ЗАДАНИЕ: Перепишите без изменений строки от той, где встречается «Which is higher», до той, где встречается «Answer: the boulder», включая обе. Изображения в ответ не включайте.

СТРОКИ НАБОРА ДАННЫХ:
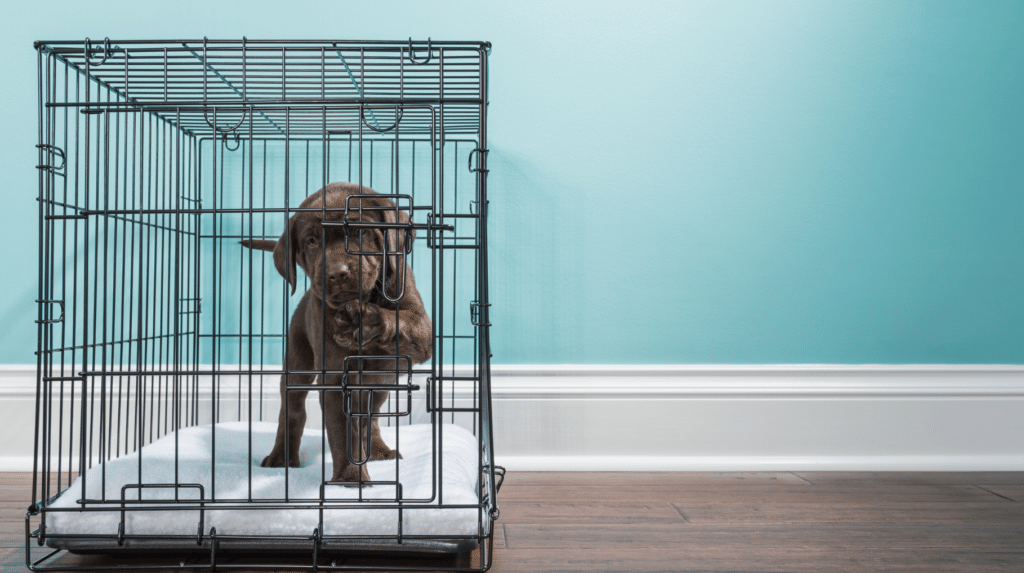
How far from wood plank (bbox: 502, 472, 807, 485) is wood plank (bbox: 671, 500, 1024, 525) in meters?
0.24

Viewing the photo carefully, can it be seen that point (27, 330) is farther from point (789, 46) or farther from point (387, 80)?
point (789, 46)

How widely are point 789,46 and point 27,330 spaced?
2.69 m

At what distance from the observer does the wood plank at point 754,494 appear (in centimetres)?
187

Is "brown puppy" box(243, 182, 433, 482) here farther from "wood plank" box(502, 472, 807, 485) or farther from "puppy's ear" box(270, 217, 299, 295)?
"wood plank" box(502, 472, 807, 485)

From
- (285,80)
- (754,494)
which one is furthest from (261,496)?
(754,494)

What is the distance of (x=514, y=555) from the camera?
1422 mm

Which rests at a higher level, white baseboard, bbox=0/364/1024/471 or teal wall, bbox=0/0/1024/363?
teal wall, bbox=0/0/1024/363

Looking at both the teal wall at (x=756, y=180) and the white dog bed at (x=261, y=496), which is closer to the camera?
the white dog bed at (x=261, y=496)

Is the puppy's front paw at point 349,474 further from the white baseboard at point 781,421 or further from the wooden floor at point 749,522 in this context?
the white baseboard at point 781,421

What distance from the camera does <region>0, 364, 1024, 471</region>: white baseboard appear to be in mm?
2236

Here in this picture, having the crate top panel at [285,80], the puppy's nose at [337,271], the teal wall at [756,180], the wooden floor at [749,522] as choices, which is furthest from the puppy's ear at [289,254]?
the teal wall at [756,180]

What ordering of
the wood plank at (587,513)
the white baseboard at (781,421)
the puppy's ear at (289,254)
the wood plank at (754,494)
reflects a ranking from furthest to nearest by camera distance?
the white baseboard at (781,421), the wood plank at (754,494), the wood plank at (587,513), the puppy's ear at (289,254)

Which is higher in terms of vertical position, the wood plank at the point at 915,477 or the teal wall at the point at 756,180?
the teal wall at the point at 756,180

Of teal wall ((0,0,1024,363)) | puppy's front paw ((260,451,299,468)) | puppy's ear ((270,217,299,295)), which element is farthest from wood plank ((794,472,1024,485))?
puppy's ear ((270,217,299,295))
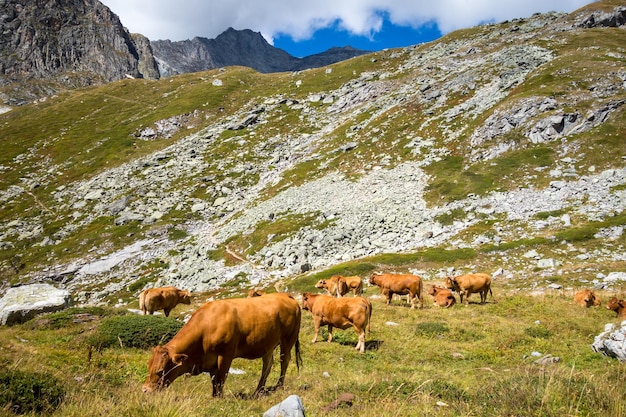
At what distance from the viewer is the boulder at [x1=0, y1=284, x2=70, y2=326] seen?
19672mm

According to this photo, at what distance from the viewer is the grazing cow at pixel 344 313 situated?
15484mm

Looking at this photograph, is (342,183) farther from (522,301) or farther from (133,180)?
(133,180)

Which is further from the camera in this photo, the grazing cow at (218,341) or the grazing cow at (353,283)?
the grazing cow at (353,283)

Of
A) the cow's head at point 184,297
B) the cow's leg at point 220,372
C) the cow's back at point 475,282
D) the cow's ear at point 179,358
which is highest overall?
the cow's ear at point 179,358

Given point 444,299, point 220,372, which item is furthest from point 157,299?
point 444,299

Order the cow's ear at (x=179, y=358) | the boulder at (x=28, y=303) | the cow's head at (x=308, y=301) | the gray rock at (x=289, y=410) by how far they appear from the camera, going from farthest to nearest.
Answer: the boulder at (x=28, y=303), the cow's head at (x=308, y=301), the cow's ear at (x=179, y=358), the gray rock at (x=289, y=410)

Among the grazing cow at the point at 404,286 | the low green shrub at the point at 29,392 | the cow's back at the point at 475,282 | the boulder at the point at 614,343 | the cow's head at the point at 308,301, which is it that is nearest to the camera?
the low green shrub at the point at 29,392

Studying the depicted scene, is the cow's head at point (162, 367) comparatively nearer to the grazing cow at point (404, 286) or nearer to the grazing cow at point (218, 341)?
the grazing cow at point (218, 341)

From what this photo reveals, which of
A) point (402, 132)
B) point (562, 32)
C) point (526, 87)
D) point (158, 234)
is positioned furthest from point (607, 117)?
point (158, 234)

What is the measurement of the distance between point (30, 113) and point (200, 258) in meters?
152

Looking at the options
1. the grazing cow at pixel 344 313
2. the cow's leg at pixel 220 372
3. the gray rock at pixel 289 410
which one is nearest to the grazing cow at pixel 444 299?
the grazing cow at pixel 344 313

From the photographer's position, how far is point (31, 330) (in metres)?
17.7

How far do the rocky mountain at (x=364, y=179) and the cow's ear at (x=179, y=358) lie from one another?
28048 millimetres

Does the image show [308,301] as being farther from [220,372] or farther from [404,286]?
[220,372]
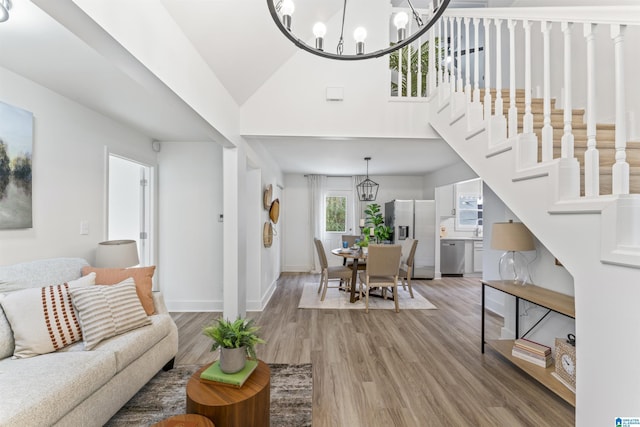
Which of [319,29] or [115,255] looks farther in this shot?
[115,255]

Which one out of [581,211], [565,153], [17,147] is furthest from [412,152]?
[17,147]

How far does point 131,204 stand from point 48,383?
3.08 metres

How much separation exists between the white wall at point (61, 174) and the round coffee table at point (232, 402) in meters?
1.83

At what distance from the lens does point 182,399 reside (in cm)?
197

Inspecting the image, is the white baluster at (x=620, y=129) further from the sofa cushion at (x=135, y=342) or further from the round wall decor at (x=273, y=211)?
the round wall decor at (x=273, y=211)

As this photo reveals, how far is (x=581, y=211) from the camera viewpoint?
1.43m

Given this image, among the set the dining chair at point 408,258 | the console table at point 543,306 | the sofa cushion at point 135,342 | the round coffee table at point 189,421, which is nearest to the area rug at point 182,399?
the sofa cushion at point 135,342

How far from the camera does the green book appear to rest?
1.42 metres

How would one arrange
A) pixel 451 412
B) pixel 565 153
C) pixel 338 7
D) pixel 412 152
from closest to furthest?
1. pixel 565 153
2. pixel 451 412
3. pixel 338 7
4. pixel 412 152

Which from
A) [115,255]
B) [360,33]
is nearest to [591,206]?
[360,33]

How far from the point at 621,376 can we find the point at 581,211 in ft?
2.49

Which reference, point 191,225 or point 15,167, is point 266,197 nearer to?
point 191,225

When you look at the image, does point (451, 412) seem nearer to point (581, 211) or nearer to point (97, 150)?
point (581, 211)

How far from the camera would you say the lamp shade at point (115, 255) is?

ОТВЕТ:
Which is higher in terms of vertical position, the wood plank at the point at 915,477 or the teal wall at the point at 756,180?
the teal wall at the point at 756,180

Of teal wall ((0,0,1024,363)) | puppy's front paw ((260,451,299,468)) | puppy's ear ((270,217,299,295)), which element is farthest from wood plank ((794,472,1024,485))?
puppy's ear ((270,217,299,295))
At what distance from the viewer is the boulder at [x1=0, y1=284, x2=70, y2=326] seen?
19672mm

According to this photo, at what distance from the viewer is the grazing cow at pixel 344 313 situated?
15484mm

Looking at this photograph, is (342,183) farther from (522,301) or farther from (133,180)?
(133,180)

Which is further from the camera in this photo, the grazing cow at (218,341) or the grazing cow at (353,283)?
the grazing cow at (353,283)

Of
A) the cow's head at point 184,297
B) the cow's leg at point 220,372
C) the cow's back at point 475,282
D) the cow's ear at point 179,358
which is highest overall?
the cow's ear at point 179,358

Given point 444,299, point 220,372, which item is furthest from point 157,299?
point 444,299

Order the cow's ear at (x=179, y=358) | the boulder at (x=28, y=303) | the cow's head at (x=308, y=301) | the gray rock at (x=289, y=410) by how far they appear from the camera, going from farthest to nearest.
Answer: the boulder at (x=28, y=303), the cow's head at (x=308, y=301), the cow's ear at (x=179, y=358), the gray rock at (x=289, y=410)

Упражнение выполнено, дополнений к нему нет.